Bravo et encore merci,
Vivement l’année prochaine …
Si tu ne peux nous pondre un billet quotidien – ce que je comprends – adresse-nous de temps à autres une de ces photos dont tu as le secret, vu ta sensibilité aux choses de la nature. Comme cette quatrième (en montant ou en descendant ton post) que l’on pourrait légender « Out of Roussillon » tellement elle fait penser à un paysage amazonien ou indonésien en « Panavision » ou « Technicolor ». C’est l’illustration parfaite du côté sauvage que tu sembles aimer par-dessus tout, celui où tu implantes tes parcelles de lianes en des lieux improbables. Il y aurait un film à faire là-dessus !
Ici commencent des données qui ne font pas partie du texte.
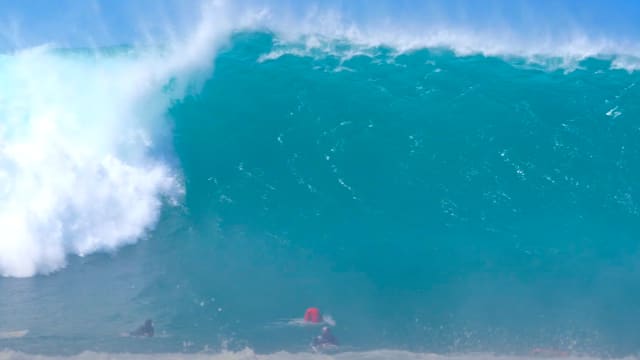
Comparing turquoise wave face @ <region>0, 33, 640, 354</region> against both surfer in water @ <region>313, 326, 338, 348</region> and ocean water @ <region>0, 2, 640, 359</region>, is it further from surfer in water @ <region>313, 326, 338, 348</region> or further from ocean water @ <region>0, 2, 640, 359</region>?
surfer in water @ <region>313, 326, 338, 348</region>

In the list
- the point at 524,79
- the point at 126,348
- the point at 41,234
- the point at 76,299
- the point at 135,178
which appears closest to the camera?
the point at 126,348

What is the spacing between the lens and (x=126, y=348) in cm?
853

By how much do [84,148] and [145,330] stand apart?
4.83 m

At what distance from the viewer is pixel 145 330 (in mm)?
8930

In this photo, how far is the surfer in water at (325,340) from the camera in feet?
28.5

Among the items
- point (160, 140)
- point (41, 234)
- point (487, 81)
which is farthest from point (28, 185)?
point (487, 81)

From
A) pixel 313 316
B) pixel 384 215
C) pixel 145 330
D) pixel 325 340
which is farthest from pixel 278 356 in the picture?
pixel 384 215

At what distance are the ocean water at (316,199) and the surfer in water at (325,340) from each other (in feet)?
0.58

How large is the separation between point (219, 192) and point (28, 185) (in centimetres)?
298

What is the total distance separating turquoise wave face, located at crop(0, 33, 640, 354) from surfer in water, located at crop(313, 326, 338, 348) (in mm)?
151

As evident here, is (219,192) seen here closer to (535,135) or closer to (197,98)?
(197,98)

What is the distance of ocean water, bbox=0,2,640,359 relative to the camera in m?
9.37

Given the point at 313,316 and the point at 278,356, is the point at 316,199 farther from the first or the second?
the point at 278,356

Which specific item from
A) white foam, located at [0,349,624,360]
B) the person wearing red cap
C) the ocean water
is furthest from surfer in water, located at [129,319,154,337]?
the person wearing red cap
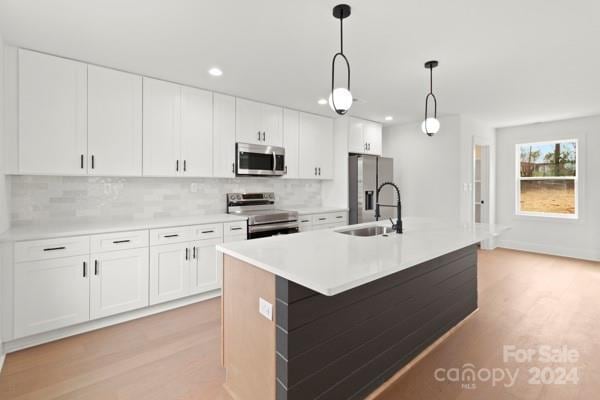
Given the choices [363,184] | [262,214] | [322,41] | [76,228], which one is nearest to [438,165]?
[363,184]

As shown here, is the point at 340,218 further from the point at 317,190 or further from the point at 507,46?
the point at 507,46

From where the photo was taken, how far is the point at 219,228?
349 cm

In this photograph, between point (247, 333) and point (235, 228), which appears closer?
point (247, 333)

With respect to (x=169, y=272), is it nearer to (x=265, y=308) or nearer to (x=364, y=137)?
(x=265, y=308)

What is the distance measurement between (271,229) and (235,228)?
511 mm

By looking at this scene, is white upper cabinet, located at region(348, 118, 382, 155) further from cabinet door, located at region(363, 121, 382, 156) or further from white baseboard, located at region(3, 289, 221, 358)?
white baseboard, located at region(3, 289, 221, 358)

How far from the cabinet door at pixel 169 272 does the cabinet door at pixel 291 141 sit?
6.49 feet

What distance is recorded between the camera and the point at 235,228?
11.9 ft

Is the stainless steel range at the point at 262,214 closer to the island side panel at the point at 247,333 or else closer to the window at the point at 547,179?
the island side panel at the point at 247,333

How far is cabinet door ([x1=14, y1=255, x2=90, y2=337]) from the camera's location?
2.40m

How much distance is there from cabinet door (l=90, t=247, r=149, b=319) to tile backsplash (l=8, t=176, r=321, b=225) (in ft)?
2.41

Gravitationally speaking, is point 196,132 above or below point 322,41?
below

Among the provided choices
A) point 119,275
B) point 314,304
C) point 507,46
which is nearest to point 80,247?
point 119,275

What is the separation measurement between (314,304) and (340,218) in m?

Merci pour ces posts que je suis au plus près de vos vendanges et parfois avec quelques jours de décalage. Julien THUREL (cidrier dans le loiret) fait un « cidre » avec les cormiers. SI vous allez au salon des vins bios à Montpellier, il y est normalement présent tous les ans, il aura certainement un peu de cormier à faire goûter! Bon assemblage et bon vitiplus!
Merci de nous avons régalé avec le millésime 2025 avant l’heure. C’est toujours un bonheur de vous suivre en vendanges.
Amicalement,
Une magie dans la sécheresse et le calcaire.
Une magie dans la rudesse d’un soleil parfois trop intense
Une magie dans l’espoir de quelques larmes de pépins de raisin
Une magie dans la couleur pourpre et profonde qui fait perdre la tête, qui étourdit et enflamme le cœur
La magie d’un terroir qui se veut indomptable et qui se laisse parfois émouvoir par un vigneron tantôt sommelier, tantôt poète, mais toujours hors du temps, qui se laisse bercer par des mots sans se laisser apprivoiser.